Studio Visit: Jacob Goudreault
I know for a fact that there are brilliant studios with white walls and painted ceilings, glowing with LED panels and humming with tastefully sourceless, low-volume public radio; but for young artists plodding through unfunded gap between undergrad and graduate school, sometimes the studio is wherever you can find it. This week Chicago painter and photographer Jacob Goudreault (acceptably mis-pronounced good-row) invited me to his studio in the western suburb of Winfield, tucked in a tiny and mostly unfinished corner in the basement of his parent’s nice big house. As we went downstairs he gestured to the rest of the basement, sparse and freshly occupied by a pool table and a few boxes. “I used to have this whole space before we put the carpet in.”

Jacob Goudreault
As the most hyper-provisional of the city’s sculptural painters fascinated with shitty materials and gross surfaces, Goudreault’s dim studio makes sense. He points out some of the paints he’s been using, Craftsmart acrylics in aisle ten pinks and greens. A few of his small paintings show the neon paint almost shattered on the surface, a result of the temperature shift between his car and his studio. Bottle caps serve as hanging devices, staple gunned to the back of the scrap-wood blocks he stretches paper and fabric and second hand cashmere over.
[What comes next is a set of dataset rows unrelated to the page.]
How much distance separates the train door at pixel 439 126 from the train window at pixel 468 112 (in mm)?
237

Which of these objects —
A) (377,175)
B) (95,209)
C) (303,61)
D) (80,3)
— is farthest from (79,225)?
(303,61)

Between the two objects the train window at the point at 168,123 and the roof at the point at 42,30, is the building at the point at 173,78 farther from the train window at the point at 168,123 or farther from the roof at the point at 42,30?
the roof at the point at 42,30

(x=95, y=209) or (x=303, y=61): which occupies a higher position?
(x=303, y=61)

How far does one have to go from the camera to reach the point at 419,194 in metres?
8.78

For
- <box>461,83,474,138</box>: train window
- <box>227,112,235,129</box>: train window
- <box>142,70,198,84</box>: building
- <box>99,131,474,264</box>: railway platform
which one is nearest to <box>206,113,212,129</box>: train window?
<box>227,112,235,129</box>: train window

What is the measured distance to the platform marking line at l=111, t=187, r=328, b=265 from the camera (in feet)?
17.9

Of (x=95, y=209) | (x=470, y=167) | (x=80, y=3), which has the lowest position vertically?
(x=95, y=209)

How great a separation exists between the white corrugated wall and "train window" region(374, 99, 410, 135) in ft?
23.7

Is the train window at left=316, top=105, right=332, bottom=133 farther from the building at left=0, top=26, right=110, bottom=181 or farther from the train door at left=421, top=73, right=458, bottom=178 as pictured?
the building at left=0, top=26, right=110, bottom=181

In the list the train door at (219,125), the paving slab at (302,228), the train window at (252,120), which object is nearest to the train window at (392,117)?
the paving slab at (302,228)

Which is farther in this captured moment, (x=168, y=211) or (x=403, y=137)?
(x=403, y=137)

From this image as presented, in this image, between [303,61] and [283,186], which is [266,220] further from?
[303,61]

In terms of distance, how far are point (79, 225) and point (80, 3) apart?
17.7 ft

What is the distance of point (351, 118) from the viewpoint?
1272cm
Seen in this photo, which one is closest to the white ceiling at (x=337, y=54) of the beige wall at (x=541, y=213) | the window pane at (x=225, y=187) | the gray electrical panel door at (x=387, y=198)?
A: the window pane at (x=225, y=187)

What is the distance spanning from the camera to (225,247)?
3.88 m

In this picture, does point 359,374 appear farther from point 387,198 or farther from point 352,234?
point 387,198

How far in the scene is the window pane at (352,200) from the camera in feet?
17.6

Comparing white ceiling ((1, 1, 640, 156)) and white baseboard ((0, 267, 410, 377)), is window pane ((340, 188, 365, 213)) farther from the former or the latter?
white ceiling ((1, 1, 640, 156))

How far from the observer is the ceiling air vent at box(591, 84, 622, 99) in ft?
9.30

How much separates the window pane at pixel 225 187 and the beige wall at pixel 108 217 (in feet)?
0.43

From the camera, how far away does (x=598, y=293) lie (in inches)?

The work was clever and reveled in its rough edges, a play off of materials and grunge that make me wonder whether the lights were low on purpose.

Jacob Goudreault

Jacob Goudreault
While Goudreault keeps another studio in the West Loop and works on occasion up at the Poor Farm estate, much of his smaller and recent paintings he’s known for are made here in the Winfield space. If you’re looking to see that new work, you’re in luck: most of the paintings are downtown or close to it, currently installed in the Fever Dream group show at Roots and Culture or getting ready for the upcoming Vibrator at Knock Knock Gallery.